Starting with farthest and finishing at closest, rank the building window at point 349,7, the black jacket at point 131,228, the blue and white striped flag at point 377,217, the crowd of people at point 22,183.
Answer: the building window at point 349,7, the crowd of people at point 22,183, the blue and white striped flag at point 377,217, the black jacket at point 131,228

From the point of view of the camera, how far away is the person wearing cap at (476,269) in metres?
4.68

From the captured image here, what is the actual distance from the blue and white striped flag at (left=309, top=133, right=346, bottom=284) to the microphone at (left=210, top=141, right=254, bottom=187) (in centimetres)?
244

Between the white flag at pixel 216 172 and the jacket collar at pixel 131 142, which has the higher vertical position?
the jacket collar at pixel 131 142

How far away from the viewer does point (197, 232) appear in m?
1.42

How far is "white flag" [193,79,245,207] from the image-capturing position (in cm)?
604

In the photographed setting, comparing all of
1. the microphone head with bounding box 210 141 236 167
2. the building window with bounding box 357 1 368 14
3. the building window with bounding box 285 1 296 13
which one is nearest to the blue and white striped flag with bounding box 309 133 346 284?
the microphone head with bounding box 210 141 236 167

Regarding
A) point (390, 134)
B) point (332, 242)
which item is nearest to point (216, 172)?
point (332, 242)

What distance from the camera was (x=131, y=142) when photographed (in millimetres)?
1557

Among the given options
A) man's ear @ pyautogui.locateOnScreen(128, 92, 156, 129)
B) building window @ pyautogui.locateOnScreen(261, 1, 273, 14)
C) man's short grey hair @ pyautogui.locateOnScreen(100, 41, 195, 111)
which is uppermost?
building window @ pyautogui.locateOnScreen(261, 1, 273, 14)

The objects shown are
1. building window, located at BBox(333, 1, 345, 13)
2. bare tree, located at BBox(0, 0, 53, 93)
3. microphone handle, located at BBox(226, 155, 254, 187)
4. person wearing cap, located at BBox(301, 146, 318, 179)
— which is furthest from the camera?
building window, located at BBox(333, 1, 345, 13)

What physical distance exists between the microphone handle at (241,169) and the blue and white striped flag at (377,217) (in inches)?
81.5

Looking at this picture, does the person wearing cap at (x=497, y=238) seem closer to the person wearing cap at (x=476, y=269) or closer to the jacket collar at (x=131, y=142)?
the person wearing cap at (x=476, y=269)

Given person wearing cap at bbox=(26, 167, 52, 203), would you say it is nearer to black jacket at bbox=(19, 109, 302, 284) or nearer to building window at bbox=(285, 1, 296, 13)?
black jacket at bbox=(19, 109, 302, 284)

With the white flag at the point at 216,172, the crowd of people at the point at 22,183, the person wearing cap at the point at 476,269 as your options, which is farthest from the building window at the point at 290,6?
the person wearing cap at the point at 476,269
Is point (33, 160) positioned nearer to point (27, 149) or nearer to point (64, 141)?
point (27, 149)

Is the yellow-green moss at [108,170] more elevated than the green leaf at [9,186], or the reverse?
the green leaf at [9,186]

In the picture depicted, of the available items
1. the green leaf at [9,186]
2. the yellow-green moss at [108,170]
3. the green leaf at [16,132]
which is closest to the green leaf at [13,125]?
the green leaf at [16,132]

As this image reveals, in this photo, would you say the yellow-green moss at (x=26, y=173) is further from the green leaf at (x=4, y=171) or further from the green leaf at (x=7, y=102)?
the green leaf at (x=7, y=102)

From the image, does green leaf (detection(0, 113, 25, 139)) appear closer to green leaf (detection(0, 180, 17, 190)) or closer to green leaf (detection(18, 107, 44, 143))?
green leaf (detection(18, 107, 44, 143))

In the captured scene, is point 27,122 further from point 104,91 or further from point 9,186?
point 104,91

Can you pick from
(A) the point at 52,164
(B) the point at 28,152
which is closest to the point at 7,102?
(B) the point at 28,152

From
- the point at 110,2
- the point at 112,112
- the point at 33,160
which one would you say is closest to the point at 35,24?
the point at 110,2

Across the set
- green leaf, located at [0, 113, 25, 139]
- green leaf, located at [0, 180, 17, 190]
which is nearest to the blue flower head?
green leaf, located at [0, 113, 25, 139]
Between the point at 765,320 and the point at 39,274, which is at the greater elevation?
.....
» **Work to do**
Output exactly the lines between the one containing "With the white" and the final line above, both inclusive.

» **Correct result**
With the white flag at the point at 216,172, the crowd of people at the point at 22,183, the person wearing cap at the point at 476,269 as your options, which is farthest from the building window at the point at 290,6?
the person wearing cap at the point at 476,269
Is point (33, 160) positioned nearer to point (27, 149) or nearer to point (64, 141)?
point (27, 149)

Is the yellow-green moss at [108,170] more elevated than the green leaf at [9,186], or the reverse?
the green leaf at [9,186]

In the picture depicted, of the available items
1. the green leaf at [9,186]
2. the yellow-green moss at [108,170]
3. the green leaf at [16,132]
which is closest to the green leaf at [13,125]?
the green leaf at [16,132]

As this image reveals, in this photo, would you say the yellow-green moss at (x=26, y=173) is further from the green leaf at (x=4, y=171) or further from the green leaf at (x=7, y=102)?
the green leaf at (x=7, y=102)

From the image, does green leaf (detection(0, 113, 25, 139)) appear closer to green leaf (detection(0, 180, 17, 190)) or closer to green leaf (detection(18, 107, 44, 143))?
green leaf (detection(18, 107, 44, 143))

In the captured scene, is point 27,122 further from point 104,91 or further from point 9,186?
point 104,91

Can you pick from
(A) the point at 52,164
(B) the point at 28,152
which is closest to the point at 7,102?
(B) the point at 28,152

From
- the point at 110,2
- the point at 112,112
- the point at 33,160
which one would you say is closest to the point at 35,24?
the point at 110,2

Across the set
- green leaf, located at [0, 113, 25, 139]
- green leaf, located at [0, 180, 17, 190]
which is nearest to the blue flower head?
green leaf, located at [0, 113, 25, 139]
Between the point at 765,320 and the point at 39,274, which is at the greater elevation?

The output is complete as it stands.